Butte and his Harvard co-author, Isaac Kohane, MD, PhD, used computer programs to automatically categorize the tens of thousands of microarray experiments in a single database based on the terms, or concepts, used by the submitter to describe the experiment. They then looked for findings shared by several experiments with similar concepts, such as tissue type, for example. Comparing results from many similar experiments allowed them to identify correlations that may not be statistically significant in just one experiment.
Butte and Kohane identified several previously unknown correlations: nine genes whose expression increased or decreased significantly with aging, two genes that are highly expressed in response to injury, and another gene in which the expression drops significantly in leukemic cells. They also confirmed these relationships by studying genes known to be associated with muscle tissue in both humans and mice.
Their classification system was stymied, however, when scientists included too much or too little information in the text annotations, or used imprecise words such as "pool," which can mean either a body of water or the action of combining the contents of two or more tubes.
"As a community, we've standardized the way the data itself is represented," said Butte, "but there are no formal requirements for the accompanying textual descriptions of this data. Sometimes people seem to almost copy and paste their entire scientific paper into the text box. We need to clean up our annotations because now we're showing that they have value."

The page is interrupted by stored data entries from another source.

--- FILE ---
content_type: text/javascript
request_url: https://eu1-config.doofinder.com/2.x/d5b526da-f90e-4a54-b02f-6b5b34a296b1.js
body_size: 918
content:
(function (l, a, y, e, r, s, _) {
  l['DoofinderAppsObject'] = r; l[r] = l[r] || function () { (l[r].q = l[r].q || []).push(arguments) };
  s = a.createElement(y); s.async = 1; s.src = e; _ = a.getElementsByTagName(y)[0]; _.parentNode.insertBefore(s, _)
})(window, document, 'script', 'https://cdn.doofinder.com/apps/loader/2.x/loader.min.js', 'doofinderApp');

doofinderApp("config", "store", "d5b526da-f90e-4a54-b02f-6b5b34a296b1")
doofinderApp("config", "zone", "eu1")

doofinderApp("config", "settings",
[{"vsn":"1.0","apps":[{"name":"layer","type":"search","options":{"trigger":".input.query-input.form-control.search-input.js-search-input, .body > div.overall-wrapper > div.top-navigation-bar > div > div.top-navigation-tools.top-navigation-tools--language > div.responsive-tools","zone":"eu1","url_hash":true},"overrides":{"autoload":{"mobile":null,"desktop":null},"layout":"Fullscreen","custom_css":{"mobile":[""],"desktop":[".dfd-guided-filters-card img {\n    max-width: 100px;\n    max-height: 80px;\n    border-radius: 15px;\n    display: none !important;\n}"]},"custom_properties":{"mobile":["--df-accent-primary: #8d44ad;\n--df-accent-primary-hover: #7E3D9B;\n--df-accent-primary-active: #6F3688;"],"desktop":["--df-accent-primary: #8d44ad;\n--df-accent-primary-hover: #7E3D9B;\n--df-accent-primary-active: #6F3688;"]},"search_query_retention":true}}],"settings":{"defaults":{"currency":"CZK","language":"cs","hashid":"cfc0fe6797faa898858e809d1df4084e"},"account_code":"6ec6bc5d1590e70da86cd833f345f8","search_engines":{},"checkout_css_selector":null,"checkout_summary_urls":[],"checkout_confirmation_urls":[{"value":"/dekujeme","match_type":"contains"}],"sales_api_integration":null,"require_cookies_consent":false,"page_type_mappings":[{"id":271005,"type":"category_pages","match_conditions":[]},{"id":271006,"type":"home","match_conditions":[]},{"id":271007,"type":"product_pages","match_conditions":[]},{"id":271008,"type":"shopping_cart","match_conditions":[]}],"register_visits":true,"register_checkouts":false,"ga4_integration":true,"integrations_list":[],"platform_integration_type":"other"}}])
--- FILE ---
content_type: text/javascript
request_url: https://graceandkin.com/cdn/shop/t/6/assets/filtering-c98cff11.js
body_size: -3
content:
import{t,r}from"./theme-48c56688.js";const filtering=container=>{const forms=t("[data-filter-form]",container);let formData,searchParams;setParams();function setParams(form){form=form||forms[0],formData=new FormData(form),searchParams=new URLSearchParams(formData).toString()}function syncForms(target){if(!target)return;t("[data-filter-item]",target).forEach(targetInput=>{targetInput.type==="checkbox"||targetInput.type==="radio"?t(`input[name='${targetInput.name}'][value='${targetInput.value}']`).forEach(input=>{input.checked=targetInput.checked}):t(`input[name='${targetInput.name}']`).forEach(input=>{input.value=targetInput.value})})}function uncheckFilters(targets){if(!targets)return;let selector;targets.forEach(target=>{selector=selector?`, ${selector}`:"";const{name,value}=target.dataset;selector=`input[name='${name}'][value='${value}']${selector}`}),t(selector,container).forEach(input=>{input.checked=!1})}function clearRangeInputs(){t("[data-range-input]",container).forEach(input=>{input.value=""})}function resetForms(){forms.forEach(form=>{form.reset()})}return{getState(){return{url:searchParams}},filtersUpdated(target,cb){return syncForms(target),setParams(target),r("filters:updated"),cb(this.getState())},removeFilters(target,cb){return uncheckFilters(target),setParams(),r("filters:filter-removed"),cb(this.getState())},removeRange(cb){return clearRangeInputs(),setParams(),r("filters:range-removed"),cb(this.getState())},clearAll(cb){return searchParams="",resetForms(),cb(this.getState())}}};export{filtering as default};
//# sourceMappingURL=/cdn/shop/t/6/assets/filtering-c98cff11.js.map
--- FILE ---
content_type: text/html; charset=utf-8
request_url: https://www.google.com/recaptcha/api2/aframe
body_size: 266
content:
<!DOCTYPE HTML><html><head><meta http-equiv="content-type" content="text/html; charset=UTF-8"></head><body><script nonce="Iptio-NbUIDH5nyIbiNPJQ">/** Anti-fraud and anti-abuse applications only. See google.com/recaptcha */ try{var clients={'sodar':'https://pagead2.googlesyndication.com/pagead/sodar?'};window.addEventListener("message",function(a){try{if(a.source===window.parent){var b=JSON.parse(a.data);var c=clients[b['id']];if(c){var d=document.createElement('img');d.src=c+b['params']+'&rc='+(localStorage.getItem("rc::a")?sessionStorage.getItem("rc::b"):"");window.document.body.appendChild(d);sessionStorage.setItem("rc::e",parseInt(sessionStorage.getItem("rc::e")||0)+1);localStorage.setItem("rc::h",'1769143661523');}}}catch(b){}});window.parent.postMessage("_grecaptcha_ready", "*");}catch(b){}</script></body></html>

Butte and Kohane favor using the existing Unified Medical Language System, which consists of more than 1 million biomedical concepts, to vastly simplify the computerized sorting of the thousands of microarray exper iments submitted to databases each year. Without such a system, valuable information will simply be lost as the results pile up. The National Institutes of Health recently funded the National Center for Biomedical Ontology, a consortium led by Stanford professor Mark Musen, MD, PhD, to develop ontologies to allow scientists to describe their data in standardized ways.
"All the answers are already there," said Butte. "We've reached a critical mass with this data. But unless we're careful, we're going to end up with a big mess."